Sono passate soltanto poche settimane dalla proposta avanzata in Aula dal senatore Gianluigi Paragone, che aveva chiesto al governo di affrontare il caos dei mezzi pubblici facendo leva sul privato. Tassisti, società di trasporto con i loro pullman. Risorse importanti che, in un momento così critico, non aveva senso rimanessero ferme. Un appello rimasto inascoltato. Il risultato? Disarmante. Mentre le foto di resse sui bus fanno il giro dei social, denunciando una situazione insostenibile in epoca Covid, 180 milioni di beni restano fermi ai box, con il motore spento. L’ennesima assurdità a tinte giallorosse.
Per capire il folle quadro in cui ci si muove in queste settimane, basta leggere la storia di Gabriele Saija, 25 anni. Alle pagine del Corriere della Sera, il ragazzo ha spiegato di aver vinto un premio di Confindustria nel 2018 per la sua startup: la sua attività, arrivata a 16 dipendenti, offre trasporti privati in bus, sulla falsariga di quanto fa Uber con le auto. Con l’arrivo della pandemia, ha lanciato il portale zeelo.co.it, attraverso il quale offre mezzi con distanziamento, tracciamento, disinfezione e controllo di temperatura, così da garantire il massimo della sicurezza. A lui si sono già rivolte diverse aziende, tra le quali Amazon. Non, però, i Comuni italiani.
Saija aveva infatti scritto a tutti i Comuni con oltre 15 mila abitanti offrendo il suo servizio per ridurre l’affollamento sui mezzi pubblici. Risposte positive, però, zero. Non un caso isolato: tante imprese di trasporto rimaste senza lavoro hanno tentato di riadattarsi in questi mesi di crisi, mettendosi a disposizione degli enti pubblici. Ricevendo, però, puntualmente porte chiuse in faccia. Eppure il governo dice di aver messo a diposizione già 180 dei 300 milioni previsti proprio per far fronte a questo tipo di criticità. Ma allora, perché non si è riusciti a evitare il caos su metro e bus (ampiamente prevedibile)?

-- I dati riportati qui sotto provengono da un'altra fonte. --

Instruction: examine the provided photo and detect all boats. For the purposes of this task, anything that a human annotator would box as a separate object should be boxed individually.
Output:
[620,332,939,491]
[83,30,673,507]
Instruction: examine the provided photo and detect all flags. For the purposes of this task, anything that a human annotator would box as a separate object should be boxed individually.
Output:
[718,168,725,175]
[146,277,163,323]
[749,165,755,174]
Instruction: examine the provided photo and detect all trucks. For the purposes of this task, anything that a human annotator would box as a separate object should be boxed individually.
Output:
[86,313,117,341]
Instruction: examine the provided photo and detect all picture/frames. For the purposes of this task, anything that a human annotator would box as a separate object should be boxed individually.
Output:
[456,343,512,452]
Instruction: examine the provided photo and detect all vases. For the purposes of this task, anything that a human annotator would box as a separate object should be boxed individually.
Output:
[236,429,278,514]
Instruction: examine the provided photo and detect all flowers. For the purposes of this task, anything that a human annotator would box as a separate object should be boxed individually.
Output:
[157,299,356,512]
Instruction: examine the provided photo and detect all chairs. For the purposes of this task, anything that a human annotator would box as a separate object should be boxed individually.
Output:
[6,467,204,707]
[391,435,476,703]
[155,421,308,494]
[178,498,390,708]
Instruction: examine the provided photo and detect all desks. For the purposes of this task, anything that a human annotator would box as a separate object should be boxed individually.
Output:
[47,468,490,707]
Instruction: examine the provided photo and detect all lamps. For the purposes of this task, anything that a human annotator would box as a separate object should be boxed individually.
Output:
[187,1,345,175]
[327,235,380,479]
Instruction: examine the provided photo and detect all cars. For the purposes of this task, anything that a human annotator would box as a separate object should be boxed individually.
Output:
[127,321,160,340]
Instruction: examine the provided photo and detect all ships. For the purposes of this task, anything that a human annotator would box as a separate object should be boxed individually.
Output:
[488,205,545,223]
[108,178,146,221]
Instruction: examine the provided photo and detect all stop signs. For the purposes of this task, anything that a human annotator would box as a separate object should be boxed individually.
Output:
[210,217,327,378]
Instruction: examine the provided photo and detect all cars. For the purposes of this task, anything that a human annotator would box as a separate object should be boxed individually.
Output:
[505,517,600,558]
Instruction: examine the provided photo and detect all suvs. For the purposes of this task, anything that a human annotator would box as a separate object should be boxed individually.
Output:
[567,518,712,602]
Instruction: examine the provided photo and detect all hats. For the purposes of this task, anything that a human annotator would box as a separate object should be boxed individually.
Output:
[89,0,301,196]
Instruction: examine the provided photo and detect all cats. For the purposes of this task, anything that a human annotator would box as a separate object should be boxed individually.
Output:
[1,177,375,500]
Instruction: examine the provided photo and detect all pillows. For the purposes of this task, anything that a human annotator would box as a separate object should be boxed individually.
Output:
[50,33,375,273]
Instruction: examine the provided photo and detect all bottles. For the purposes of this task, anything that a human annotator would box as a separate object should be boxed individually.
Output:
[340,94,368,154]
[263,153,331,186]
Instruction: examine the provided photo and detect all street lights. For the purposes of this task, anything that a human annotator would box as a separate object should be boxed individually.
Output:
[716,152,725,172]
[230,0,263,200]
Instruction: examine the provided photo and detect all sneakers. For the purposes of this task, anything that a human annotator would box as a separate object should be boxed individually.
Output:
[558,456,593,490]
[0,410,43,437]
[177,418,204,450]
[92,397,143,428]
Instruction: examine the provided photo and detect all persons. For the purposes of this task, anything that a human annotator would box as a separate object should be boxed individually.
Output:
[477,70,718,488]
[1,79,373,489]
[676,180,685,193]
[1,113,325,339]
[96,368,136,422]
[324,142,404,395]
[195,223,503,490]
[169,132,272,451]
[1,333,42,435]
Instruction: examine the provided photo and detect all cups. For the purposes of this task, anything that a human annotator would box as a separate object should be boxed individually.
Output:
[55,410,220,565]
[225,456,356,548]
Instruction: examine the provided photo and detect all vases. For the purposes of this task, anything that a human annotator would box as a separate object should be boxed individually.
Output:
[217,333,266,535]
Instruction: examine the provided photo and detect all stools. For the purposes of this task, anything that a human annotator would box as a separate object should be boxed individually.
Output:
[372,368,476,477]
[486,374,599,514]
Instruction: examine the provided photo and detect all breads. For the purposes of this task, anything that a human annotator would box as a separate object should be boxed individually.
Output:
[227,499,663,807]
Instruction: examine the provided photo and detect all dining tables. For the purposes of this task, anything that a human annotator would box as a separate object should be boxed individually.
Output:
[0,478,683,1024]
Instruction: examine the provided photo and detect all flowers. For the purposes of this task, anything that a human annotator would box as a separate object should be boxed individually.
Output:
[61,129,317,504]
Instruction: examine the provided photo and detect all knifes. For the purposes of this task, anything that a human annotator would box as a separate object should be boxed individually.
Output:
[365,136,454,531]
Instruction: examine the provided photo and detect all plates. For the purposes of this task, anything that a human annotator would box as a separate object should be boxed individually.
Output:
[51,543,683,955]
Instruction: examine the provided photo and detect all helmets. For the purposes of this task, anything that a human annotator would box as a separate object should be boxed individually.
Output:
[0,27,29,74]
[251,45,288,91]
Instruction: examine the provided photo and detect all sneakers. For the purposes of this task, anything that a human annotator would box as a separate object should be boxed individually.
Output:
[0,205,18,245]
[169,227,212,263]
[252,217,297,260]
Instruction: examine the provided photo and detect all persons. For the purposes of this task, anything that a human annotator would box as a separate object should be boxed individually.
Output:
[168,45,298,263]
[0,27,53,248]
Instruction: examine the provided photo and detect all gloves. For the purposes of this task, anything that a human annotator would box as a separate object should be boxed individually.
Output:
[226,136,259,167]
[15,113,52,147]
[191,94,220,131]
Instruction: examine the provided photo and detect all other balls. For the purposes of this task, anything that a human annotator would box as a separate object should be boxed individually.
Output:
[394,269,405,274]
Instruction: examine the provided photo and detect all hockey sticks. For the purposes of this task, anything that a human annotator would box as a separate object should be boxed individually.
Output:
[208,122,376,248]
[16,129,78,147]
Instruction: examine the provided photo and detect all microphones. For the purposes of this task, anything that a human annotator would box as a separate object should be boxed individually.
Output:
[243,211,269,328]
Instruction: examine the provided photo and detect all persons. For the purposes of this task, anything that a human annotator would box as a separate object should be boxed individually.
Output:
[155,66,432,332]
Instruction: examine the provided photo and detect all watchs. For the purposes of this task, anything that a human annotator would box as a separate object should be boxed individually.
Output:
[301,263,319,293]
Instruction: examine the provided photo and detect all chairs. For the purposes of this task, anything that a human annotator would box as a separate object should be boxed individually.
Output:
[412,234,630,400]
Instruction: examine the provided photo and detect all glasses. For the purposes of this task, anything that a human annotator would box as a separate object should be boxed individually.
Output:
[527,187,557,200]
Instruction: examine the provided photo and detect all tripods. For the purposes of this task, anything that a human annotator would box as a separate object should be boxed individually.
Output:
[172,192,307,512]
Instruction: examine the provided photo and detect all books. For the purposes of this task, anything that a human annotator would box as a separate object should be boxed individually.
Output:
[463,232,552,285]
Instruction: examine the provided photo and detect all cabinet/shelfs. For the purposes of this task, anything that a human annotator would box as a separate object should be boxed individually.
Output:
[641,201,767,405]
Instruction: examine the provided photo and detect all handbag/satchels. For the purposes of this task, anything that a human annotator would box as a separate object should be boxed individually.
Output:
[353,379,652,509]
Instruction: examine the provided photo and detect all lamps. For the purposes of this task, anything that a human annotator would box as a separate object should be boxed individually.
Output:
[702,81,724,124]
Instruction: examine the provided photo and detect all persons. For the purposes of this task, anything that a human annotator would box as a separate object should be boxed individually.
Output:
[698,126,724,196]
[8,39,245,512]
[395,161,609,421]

Dietro la scelta di non intervenire c’è, ancora una volta, la debolezza di uno Stato che non riesce a scardinare i malcostumi del Paese, preferendo rassegnarsi a conviverci. Nello specifico, non prova nemmeno a rompere la catena ormai saldata tra enti e società che hanno solidificato il monopolio del trasporto pubblico nelle varie Regioni. Dal Veneto al Lazio passando per Liguria ed Emilia-Romagna, i soldi sono stati investiti per tentare di potenziare le linee esistenti invece che alleggerirle affidandosi alle risorse dei privati, pronti a mettersi a disposizione a prezzo concorrenziale. Con il risultato sotto gli occhi di tutti: mentre bar e ristoranti sono costretti ad anticipare la chiusura, vedendo andare in fumo migliaia di euro, i ragazzi continuano a stiparsi sui mezzi ogni mattina, senza distanziamento. La logica, dalle parti del governo, resta una sconosciuta.